# [EXERCISE PROMPT]
Below are lines of data; restate word for word those running from the line containing "h. The Trust/" to the line containing "j. Seperate accounts", inclusive, and no others.

# [DATA]
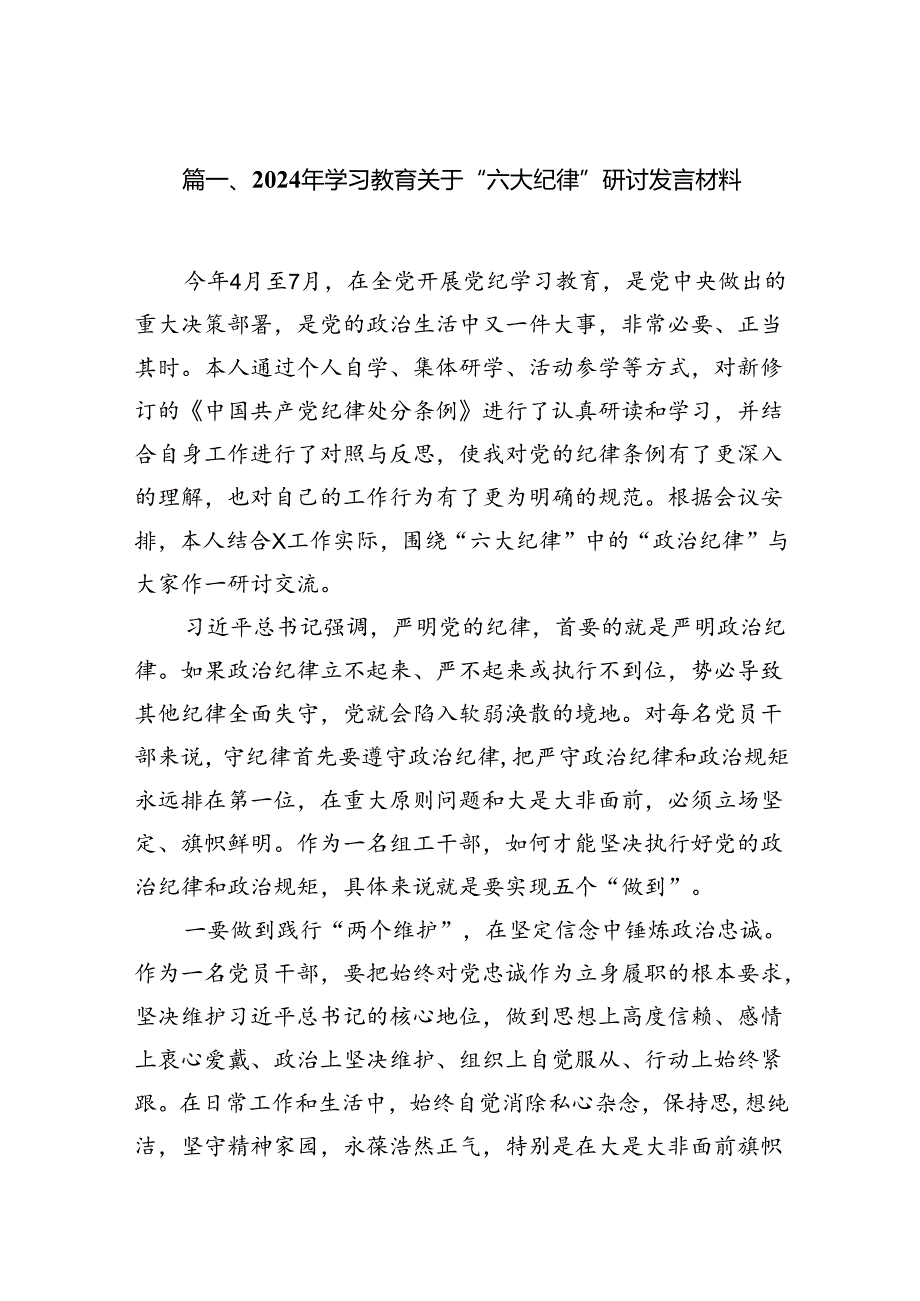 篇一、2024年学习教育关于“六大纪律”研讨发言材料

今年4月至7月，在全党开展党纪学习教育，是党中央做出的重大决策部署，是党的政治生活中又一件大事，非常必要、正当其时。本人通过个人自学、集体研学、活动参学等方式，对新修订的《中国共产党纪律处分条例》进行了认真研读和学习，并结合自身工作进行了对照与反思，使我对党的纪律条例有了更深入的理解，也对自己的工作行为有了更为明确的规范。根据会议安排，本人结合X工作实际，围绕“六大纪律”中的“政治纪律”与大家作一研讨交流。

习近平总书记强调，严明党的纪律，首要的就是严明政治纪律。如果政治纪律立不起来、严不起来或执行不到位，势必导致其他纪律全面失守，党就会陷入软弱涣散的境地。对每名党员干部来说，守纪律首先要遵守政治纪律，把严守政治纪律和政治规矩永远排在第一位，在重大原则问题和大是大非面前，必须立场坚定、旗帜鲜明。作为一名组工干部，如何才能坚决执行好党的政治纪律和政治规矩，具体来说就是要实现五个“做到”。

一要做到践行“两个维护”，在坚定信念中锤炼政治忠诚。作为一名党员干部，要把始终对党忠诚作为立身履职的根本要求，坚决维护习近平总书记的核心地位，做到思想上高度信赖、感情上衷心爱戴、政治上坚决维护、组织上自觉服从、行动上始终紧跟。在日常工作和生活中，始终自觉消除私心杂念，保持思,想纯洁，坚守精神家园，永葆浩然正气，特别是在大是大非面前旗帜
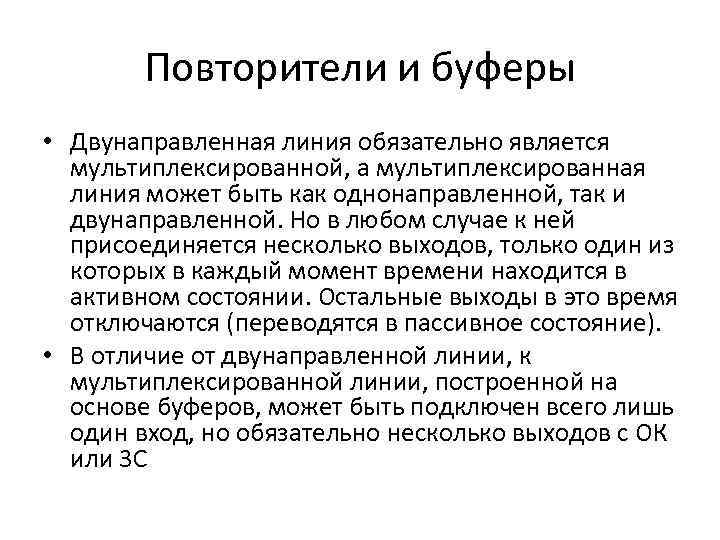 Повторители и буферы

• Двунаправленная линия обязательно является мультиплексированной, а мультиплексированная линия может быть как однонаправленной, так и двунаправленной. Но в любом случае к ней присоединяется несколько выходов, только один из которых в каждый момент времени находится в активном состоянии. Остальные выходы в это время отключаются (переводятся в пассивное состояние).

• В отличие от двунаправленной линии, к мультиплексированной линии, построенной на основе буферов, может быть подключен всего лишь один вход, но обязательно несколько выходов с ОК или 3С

==

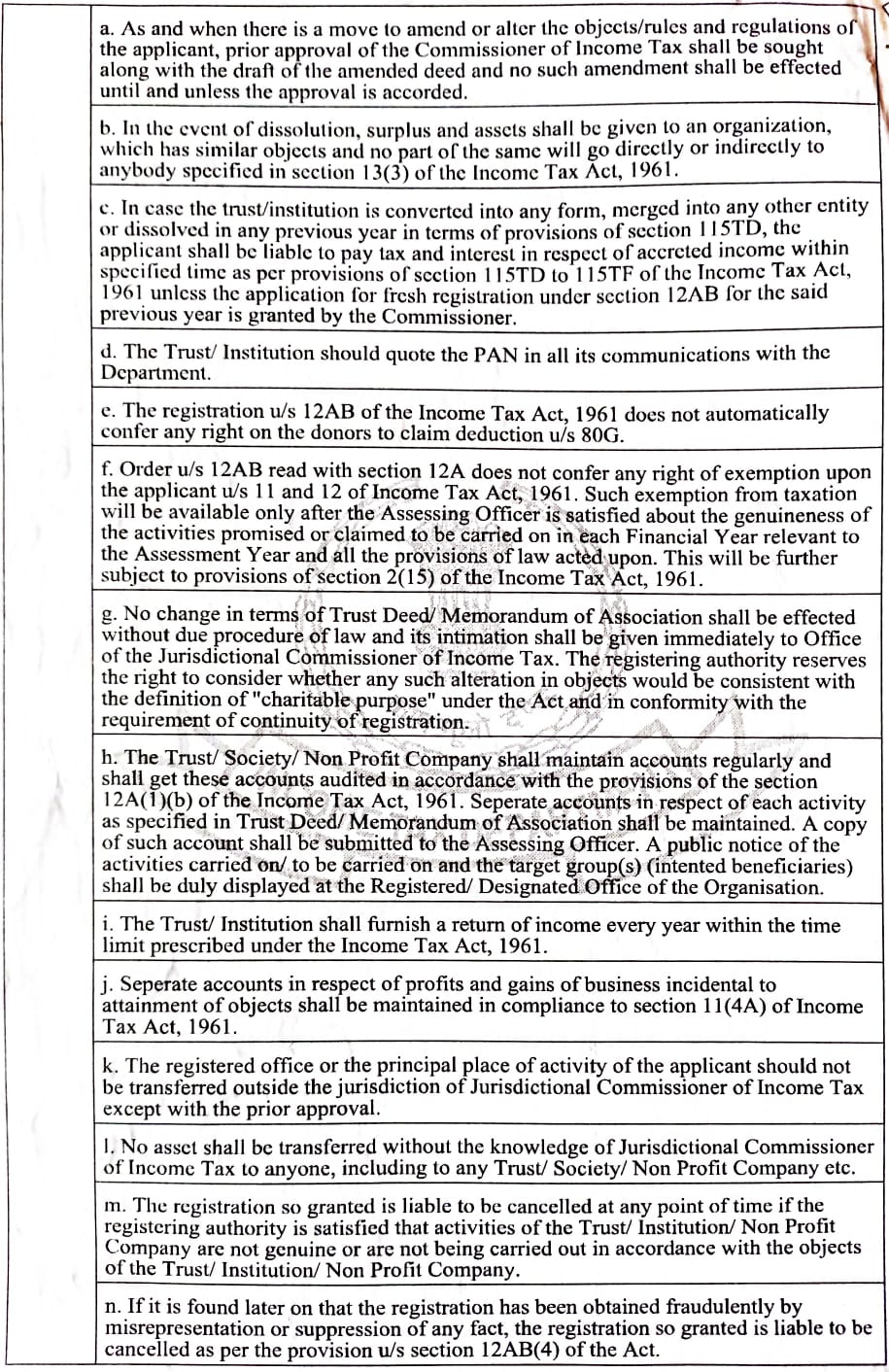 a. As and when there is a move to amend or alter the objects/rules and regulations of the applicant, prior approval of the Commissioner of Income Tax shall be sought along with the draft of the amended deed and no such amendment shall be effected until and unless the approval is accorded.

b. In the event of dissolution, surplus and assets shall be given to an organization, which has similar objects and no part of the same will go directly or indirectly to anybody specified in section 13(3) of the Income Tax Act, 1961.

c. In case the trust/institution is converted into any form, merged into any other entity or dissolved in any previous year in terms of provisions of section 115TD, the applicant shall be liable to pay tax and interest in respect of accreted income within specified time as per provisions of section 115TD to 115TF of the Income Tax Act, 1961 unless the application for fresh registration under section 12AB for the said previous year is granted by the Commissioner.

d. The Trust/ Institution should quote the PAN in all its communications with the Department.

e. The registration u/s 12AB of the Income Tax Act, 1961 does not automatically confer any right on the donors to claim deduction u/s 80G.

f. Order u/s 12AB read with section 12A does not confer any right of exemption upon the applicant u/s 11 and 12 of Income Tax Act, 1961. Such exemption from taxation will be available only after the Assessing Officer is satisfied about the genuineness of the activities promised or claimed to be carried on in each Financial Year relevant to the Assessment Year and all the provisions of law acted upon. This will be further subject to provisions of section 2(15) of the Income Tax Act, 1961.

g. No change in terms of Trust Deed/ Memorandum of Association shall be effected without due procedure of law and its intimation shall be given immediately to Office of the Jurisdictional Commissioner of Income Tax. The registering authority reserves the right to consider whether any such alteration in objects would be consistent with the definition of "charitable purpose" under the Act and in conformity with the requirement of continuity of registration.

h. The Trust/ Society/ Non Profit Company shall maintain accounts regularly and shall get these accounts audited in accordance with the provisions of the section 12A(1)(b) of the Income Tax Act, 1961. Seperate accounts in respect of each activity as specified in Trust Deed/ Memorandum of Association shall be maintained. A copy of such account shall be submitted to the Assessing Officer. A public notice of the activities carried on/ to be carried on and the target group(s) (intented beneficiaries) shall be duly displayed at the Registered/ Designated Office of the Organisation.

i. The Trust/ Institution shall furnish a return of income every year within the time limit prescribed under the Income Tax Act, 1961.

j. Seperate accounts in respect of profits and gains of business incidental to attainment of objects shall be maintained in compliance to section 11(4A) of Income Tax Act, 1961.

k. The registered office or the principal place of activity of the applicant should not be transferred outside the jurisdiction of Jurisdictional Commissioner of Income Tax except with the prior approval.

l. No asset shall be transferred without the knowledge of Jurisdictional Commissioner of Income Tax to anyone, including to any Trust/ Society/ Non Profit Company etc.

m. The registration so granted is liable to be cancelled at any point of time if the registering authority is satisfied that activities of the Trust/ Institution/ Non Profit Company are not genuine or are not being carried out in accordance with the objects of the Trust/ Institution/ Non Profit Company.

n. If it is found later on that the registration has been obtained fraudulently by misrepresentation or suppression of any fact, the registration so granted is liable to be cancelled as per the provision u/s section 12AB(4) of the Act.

# [WRITTEN ANSWER]
h. The Trust/ Society/ Non Profit Company shall maintain accounts regularly and shall get these accounts audited in accordance with the provisions of the section 12A(1)(b) of the Income Tax Act, 1961. Seperate accounts in respect of each activity as specified in Trust Deed/ Memorandum of Association shall be maintained. A copy of such account shall be submitted to the Assessing Officer. A public notice of the activities carried on/ to be carried on and the target group(s) (intented beneficiaries) shall be duly displayed at the Registered/ Designated Office of the Organisation.

i. The Trust/ Institution shall furnish a return of income every year within the time limit prescribed under the Income Tax Act, 1961.

j. Seperate accounts in respect of profits and gains of business incidental to attainment of objects shall be maintained in compliance to section 11(4A) of Income Tax Act, 1961.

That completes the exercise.